Mortgage brokers shouldn’t worry that credit unions opting for federal regulation will morph into big, bad banks, says the head of one industry association.
“That won’t happen,” says David Phillips, president and CEO of Credit Union Central of Canada.
Still, OSFI regulations governing banks, including B-20, comes along with the option of federal charter status credit unions have now won.Those more stringent underwriting guidelines could potentially constrain how credit unions currently operate.
But Phillips doesn’t see the guidelines turning Credit Unions from Dr. Jekyll of the lending world into its Mr. Hyde.

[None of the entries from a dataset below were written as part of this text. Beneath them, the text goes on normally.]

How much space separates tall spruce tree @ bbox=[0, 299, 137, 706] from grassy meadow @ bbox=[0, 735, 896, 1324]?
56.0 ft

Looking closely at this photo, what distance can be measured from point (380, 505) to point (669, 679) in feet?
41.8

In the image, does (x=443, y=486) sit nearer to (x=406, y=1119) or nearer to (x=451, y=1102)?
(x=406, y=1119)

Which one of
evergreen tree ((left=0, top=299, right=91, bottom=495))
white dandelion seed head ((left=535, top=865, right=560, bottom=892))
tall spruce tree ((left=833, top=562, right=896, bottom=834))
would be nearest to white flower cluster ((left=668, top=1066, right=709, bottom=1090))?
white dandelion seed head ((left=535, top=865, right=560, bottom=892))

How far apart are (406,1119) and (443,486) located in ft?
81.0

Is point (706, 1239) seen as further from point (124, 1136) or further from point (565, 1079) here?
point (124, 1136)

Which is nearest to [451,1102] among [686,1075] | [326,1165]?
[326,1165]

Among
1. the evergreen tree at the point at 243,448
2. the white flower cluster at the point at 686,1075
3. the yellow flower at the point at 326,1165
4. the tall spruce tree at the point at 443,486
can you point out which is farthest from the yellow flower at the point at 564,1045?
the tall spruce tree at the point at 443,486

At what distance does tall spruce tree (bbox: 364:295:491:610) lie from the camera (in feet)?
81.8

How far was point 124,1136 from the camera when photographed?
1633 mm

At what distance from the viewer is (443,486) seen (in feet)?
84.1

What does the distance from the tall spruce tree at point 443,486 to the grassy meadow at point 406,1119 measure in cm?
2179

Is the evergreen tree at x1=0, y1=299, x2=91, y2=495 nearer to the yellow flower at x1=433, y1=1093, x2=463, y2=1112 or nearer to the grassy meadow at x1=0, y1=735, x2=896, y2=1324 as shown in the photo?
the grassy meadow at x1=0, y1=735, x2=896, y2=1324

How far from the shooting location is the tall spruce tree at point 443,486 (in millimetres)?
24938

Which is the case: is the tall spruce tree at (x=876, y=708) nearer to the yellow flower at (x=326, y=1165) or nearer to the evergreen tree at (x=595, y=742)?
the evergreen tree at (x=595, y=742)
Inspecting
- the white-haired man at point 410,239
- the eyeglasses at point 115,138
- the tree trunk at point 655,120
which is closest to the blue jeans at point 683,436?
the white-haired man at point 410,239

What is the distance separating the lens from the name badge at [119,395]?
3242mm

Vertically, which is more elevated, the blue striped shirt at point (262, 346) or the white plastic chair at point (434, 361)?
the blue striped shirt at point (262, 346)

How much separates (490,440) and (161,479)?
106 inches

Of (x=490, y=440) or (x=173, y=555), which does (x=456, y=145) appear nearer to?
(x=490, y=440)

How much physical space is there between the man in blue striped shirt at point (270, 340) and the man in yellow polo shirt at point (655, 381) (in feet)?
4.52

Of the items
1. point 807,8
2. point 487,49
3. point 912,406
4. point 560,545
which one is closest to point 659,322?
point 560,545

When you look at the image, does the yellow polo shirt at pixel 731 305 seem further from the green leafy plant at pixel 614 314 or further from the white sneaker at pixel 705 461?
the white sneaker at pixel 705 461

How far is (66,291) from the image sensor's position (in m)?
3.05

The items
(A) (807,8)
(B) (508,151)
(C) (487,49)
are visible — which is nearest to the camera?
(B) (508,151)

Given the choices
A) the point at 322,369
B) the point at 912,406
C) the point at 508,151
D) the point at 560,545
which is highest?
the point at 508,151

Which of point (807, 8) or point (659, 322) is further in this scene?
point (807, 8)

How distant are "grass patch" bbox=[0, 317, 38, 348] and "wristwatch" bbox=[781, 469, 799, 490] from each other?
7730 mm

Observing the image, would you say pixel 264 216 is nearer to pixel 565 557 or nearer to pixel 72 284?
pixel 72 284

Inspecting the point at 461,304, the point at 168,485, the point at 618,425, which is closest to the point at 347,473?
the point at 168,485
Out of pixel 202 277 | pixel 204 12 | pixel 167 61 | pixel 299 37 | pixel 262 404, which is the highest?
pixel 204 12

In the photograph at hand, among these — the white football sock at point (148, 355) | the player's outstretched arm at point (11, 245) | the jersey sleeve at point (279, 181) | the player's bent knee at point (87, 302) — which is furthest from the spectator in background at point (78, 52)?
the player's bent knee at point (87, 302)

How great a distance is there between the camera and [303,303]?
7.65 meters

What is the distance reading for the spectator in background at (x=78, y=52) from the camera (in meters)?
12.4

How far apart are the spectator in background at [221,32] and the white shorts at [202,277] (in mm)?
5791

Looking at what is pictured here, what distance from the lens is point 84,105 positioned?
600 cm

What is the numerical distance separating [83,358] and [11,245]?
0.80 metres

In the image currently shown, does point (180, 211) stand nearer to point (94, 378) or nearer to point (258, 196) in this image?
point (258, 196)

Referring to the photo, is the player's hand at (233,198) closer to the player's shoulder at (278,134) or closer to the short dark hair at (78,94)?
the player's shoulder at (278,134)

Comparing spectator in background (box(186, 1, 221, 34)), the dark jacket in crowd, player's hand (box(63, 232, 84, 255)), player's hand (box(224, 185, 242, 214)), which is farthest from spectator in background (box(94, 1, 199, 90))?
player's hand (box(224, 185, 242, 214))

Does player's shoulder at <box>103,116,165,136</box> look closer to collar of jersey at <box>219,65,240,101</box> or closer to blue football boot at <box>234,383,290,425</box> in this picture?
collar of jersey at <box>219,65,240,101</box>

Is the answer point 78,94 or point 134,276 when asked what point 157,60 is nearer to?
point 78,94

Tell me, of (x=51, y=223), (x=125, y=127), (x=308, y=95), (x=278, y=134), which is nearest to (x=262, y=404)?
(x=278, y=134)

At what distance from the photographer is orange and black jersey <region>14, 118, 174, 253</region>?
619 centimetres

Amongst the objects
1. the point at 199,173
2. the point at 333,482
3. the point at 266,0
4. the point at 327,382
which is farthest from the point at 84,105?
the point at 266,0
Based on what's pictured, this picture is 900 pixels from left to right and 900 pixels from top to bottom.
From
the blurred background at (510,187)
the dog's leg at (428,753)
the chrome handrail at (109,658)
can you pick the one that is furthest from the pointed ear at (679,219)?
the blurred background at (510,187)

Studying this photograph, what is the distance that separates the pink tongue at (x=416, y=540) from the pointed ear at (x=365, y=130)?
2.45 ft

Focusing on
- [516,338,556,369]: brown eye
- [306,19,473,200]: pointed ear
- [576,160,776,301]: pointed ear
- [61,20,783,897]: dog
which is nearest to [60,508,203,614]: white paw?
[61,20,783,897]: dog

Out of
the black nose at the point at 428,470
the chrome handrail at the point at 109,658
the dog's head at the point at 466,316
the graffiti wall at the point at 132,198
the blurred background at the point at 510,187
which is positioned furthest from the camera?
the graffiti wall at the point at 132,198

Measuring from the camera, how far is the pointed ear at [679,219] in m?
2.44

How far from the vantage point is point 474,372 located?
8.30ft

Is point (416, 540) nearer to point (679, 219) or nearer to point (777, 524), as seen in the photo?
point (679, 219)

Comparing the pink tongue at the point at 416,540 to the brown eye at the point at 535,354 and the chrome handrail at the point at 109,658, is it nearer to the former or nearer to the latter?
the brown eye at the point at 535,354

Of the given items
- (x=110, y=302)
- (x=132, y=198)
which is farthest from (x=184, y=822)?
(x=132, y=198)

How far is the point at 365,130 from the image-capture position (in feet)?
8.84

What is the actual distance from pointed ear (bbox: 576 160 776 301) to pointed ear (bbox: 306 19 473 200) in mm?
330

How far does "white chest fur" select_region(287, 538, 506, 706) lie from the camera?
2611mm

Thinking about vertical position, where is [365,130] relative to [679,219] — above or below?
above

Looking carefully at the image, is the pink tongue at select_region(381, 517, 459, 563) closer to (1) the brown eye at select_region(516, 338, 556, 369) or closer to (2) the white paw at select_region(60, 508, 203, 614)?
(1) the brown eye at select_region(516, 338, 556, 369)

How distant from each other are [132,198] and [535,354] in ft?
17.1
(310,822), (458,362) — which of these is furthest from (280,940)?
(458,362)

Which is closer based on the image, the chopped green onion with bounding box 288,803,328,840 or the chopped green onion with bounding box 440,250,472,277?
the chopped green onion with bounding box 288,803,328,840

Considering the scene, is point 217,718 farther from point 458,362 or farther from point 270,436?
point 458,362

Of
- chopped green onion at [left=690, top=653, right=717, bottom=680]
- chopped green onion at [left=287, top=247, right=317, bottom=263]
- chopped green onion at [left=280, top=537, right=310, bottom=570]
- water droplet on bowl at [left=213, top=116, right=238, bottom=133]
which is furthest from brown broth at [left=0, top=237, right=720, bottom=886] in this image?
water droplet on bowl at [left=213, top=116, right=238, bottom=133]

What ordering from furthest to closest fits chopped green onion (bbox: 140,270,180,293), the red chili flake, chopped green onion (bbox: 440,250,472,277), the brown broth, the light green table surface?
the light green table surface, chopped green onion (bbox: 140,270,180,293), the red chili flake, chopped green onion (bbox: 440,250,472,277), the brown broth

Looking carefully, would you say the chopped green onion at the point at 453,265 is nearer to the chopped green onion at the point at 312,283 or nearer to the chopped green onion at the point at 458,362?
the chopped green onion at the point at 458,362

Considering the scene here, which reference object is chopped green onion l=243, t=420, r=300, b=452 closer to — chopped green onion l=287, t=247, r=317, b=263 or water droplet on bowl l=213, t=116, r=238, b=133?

“I don’t see federal status undermining their strength as a local lender; they know the community, and have done very well to compete against the big banks,” he told MortgageBrokerNews.ca. “Credit Unions have won the best banking award eight years in a row – they aren’t about to throw away what is successful.”
The regulations permitting credit unions to apply for a federal charter came into effect on December 19 of last year, after two years of the CUCC and the Department of Finance working to develop a federal credit union option.
Phillips says that the interest shown by credit unions across Canada has been “strategic in nature,” as they are looking at the long term to determine what approach they will take.
He wagers that it may be five years before we see a credit union finally attain federal status, considering an application and approval process through OSFI that takes two to three years.
The federal option is necessary, says Phillips, as it will allow credit unions the freedom to compete on a national level.
“It limits the credit unions, having to operate within provincial borders,” he points out. “The marketplace is one of mergers, and to have the mechanism in place to allow credit unions to merge across Canada is necessary.”
As the national trade association for Canadian credit unions, the CUCC represents five provincial/regional centrals and one federation, representing 348 credit unions with more than $145.7 billion in assets and serving more than 5.2 million members outside of Quebec.